──────── Reading passage

I have been overcome by the beauty and richness of our life together, those early mornings setting out, those evenings gleaming with rivers and lakes below us, still holding the last light. ~ War Within and Without, Anne Morrow Lindbergh, 1906-2001

Once you zigzag through the town of Paraíso, you’ll be only a short distance from the green, dramatically beautiful Orosí Valley. The best way to appreciate it is to stop at the Mirador de Orosí public park, just outside of town. Climb the steps or wander the path but get to the hilltop knob that offers a breathtaking vista of Orosí.

Its steep valley walls are dark green with coffee bushes and shade trees and the Río Orosí, which feeds the larger Río Reventazón, meanders along its flat floor. Once you turn the corner after the Mirador, it’s all downhill – steeply downhill – from there. Notice the odd-shaped white building among the coffee bushes on your left on the way down – it was once the summer home of actor Michael Landon.

The peaceful little village of Orosí, founded in 1561 by Franciscan monks, boasts several minor attractions, a couple of warm, spring-fed swim clubs, balnearios, as well as a colonial church.

The Iglesia de San José de Orosí sits on the far side of the soccer field in the middle of town, at the bottom of a steep coffee-covered hillside. It is Costa Rica’s oldest church in continuous use, built in 1735 to replace one that had fallen into ruin when villagers abandoned the town for 36 years after a plague decimated the population. It is styled like an adobe church you might find in Taos, New Mexico. The original large wooden roof, terra cotta floor and heavy wood pews have survived.

The interior period paintings are by Mexican artist Miguel Cabrera. Next door in the former Franciscan cloister is the Religious Art Museum, which was founded in 1980. It contains religious artifacts, paintings and a restored monk’s cell. It’s open 9-5 pm, closed Mondays, US $1.

Just south of town is Balneario Los Patios, one of two major swim clubs in town, fed by warm (10°C/50°F) springs heated by the Turrialba Volcano. Our favorite is Balneario Termal, up a side street next to the B&B Orosí Lodge ( look for signs on the right ). Each club offers a restaurant and several swimming pools, changing rooms, showers, basketball courts and picnic areas. We often made it here as a day-trip or an impromptu overnight from San José during weekdays. On weekends and school holidays the swim clubs get very crowded.

On your way in, just before the Mirador, you pass the pine tree-wooded driveway to Sanchiri Lodge (a short distance south of the Orosí Mirador Park, 506/533-3210, ), a very appealing cabina hotel with an inexpensive restaurant overlooking the town and the valley. In fact, if you look back from town you’ll see the name painted on their roof atop the hillside. The lodge has been in the same family for five generations.

────────────────
──────── Input for this task

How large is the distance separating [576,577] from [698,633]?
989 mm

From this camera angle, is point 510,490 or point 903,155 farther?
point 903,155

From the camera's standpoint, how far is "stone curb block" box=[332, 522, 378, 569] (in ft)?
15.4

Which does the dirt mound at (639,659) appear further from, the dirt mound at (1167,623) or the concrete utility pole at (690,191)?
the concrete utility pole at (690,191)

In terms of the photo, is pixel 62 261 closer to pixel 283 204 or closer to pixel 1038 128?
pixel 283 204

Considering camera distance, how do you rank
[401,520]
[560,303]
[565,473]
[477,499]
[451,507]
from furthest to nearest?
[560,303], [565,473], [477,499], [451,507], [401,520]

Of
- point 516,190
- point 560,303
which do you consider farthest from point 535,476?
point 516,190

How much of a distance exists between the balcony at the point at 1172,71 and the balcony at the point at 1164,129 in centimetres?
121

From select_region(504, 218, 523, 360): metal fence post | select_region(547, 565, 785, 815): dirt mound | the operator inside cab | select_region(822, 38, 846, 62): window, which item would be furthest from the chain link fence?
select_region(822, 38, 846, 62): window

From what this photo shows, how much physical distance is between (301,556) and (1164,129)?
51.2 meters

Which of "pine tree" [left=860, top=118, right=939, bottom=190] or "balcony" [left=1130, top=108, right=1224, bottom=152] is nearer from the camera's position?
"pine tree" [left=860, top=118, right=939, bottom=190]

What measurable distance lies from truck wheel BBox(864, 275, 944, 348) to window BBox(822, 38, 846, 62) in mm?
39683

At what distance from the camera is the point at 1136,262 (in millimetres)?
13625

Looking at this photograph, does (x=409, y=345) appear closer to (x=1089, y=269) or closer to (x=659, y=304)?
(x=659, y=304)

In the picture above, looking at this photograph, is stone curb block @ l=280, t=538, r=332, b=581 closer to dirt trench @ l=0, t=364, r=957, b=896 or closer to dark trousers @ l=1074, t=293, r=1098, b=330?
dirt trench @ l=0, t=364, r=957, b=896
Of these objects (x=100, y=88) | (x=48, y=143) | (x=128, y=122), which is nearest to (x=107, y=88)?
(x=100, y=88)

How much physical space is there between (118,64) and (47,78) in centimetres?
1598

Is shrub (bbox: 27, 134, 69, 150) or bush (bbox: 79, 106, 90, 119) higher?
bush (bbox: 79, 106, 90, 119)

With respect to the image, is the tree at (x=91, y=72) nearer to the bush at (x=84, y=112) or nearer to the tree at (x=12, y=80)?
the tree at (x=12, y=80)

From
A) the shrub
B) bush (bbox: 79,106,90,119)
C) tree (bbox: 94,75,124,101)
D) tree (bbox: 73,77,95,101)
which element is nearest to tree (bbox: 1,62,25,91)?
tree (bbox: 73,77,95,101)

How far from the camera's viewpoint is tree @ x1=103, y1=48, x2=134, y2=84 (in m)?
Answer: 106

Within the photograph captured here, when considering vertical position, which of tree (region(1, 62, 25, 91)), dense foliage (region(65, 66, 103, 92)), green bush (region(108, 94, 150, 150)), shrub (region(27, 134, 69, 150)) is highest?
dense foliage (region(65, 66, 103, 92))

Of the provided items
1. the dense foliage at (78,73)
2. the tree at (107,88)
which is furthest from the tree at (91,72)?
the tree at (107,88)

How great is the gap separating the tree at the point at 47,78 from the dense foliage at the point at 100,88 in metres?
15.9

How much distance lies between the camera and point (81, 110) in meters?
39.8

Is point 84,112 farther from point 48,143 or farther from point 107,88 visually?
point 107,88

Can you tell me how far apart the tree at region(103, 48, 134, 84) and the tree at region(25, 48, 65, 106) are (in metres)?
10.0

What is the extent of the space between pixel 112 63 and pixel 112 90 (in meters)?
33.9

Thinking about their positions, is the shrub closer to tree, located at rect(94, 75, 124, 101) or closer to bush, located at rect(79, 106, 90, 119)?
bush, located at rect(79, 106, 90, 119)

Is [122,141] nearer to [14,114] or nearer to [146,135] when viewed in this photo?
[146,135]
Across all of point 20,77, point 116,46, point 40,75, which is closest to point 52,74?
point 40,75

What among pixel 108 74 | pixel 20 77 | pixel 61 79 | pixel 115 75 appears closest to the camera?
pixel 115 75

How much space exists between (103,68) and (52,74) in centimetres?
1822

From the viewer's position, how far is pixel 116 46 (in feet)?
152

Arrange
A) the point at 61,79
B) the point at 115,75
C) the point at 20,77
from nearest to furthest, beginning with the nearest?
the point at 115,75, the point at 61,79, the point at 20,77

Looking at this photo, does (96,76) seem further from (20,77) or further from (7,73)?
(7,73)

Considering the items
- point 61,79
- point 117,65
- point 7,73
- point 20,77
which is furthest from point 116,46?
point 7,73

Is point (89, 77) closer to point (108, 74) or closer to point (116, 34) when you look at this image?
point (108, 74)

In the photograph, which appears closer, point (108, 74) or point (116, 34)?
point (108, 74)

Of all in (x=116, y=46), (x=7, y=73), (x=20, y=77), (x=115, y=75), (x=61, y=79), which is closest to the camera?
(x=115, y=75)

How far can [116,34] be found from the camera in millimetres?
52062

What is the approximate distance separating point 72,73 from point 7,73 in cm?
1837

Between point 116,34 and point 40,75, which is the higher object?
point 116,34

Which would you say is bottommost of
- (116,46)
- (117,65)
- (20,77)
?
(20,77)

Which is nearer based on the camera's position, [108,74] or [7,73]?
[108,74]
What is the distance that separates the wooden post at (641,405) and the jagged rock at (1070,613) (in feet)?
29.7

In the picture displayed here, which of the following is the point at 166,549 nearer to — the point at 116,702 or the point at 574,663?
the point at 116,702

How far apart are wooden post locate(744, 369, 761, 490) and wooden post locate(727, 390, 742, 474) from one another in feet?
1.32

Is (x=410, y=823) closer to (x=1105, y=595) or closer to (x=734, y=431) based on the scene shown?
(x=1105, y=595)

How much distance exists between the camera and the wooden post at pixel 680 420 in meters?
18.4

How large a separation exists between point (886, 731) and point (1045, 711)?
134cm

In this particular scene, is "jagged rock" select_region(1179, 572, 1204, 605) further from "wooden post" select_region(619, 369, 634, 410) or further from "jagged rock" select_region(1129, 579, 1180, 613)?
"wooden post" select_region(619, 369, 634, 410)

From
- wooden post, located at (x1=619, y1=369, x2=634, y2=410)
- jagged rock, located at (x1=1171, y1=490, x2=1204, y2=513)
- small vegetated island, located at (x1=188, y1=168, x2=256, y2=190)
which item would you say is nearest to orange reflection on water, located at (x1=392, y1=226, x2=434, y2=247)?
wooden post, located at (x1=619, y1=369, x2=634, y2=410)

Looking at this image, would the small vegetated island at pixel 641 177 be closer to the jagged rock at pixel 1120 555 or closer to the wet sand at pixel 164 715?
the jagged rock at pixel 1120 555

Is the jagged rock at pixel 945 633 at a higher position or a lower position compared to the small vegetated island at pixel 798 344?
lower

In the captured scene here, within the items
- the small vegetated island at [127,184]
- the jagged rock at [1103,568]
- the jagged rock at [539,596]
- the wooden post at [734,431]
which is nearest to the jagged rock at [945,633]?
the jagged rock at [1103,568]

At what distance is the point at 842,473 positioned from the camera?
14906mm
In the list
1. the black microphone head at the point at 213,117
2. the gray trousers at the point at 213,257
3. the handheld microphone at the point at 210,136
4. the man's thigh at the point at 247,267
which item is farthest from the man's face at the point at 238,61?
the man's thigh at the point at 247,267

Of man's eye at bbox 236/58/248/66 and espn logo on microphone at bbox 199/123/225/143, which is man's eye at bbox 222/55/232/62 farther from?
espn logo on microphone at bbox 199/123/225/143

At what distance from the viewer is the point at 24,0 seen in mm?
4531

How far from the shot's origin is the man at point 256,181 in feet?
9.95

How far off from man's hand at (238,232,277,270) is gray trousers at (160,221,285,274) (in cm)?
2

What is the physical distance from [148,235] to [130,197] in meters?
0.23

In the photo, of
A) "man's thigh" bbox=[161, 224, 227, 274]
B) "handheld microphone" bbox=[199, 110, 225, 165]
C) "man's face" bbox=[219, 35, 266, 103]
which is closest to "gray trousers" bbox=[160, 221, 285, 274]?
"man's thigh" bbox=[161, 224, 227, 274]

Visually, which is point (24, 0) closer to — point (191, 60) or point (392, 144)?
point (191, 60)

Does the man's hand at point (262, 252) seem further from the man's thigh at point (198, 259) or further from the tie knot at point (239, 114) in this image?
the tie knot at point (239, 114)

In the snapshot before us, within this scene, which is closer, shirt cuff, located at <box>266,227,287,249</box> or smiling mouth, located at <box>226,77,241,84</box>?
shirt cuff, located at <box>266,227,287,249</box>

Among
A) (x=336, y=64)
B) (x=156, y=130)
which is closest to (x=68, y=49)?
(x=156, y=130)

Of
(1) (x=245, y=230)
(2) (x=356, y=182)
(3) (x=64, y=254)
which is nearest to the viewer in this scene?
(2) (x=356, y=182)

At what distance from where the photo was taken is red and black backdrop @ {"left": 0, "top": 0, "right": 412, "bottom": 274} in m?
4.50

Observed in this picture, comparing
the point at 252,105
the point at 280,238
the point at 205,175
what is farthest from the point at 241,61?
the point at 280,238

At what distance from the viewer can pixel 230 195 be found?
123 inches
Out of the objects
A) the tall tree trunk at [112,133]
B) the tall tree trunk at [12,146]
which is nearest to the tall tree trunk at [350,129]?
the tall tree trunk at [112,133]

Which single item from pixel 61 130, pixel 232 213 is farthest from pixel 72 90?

────────────────

# [Exercises to complete]
[1] Reproduce the listing verbatim, from its first line through the line containing "51.2 meters", inclusive.
[2] Carry the travel passage on the Orosí Valley forward from the point where it stops.

# [Results]
[1]
How large is the distance separating [576,577] from [698,633]?
989 mm

From this camera angle, is point 510,490 or point 903,155 farther?
point 903,155

From the camera's standpoint, how far is "stone curb block" box=[332, 522, 378, 569] (in ft)?
15.4

Which does the dirt mound at (639,659) appear further from, the dirt mound at (1167,623) or the concrete utility pole at (690,191)?
the concrete utility pole at (690,191)

In terms of the photo, is pixel 62 261 closer to pixel 283 204 or closer to pixel 1038 128?
pixel 283 204

Considering camera distance, how do you rank
[401,520]
[560,303]
[565,473]
[477,499]
[451,507]
from furthest to nearest?
[560,303], [565,473], [477,499], [451,507], [401,520]

Of
- point 516,190
- point 560,303
which do you consider farthest from point 535,476?
point 516,190

How much of a distance exists between the balcony at the point at 1172,71 and the balcony at the point at 1164,129 in centimetres?
121

From select_region(504, 218, 523, 360): metal fence post | select_region(547, 565, 785, 815): dirt mound | the operator inside cab | select_region(822, 38, 846, 62): window, which item would be furthest from the chain link fence?
select_region(822, 38, 846, 62): window

From what this photo shows, how much physical distance is between (301,556) and (1164,129)?
51.2 meters

[2]
Their dining room serves good typical Costa Rican food at very reasonable prices. Plus, there’s a wonderful view. Individual cabins come with hot water and balconies – very good for a stay. Take local tours with Aventuras Turísticas Orosí ( 506/573-3030).

Good accommodations in town start and end with the Orosí Lodge ( next to the balneario, 506/533-3578, o, a charming B&B that features new rooms with verandas and a pleasing café and snack bar. It’s sandwiched between a plant nursery and the pool, and backs up to the mountainside. This wonderful little gem, originally built as a vacation home by a Canadian couple from Québec, is super clean and friendly.

If you’re on a slim budget, a second choice could be Montaña Linda ( 506/533-3640 ), a rudimentary backpackers’ youth hostel that also offers conversational language courses ( the cheapest we’ve found ). They’ll arrange a homestay with a Tico family for increased immersion, the key to learning more quickly. Another low-cost place to stay, 500 meters / 1,645 feet north of the church, is Las Torrejas ( 506/533-3534).

Two km/1.25 miles east of town ( there’s just one road that goes in and out ) is a turn for a partially paved road ( not so good in the rainy season ) to Tapantí, a 6,000-acre reserve that has recently been joined with the Macizo de la Muerte Park to create the Tapantí-Macizo de la Muerte National Park.

There’s a cloud forest entrance on the Inter-American Highway, south of Cartago, but you may like the adventuresome “back way,” along the river past the Río Macha Electrical Plant. The park has hiking trails and gets a significant amount of precipitation each year, even for Costa Rica, resulting in an impressive biodiversity.

A good place to stay while investigating the many trails is Kirí Lodge ( 506/284- 2024 ) near the park entrance. Five km / three miles short of Tapantí you’ll pass Purisil Park ( 506/228-6630,, a trout farm. Here, you can fish in either of its three lakes or wander along the three hiking trails. Call in advance for an early morning or teatime guided birding tour. Restaurant on site. Purisil comes from an indigenous word meaning “clear water.”

The nearby picturesque town of the same name was once the coffee plantation of former President, Rafael Angel Calderón.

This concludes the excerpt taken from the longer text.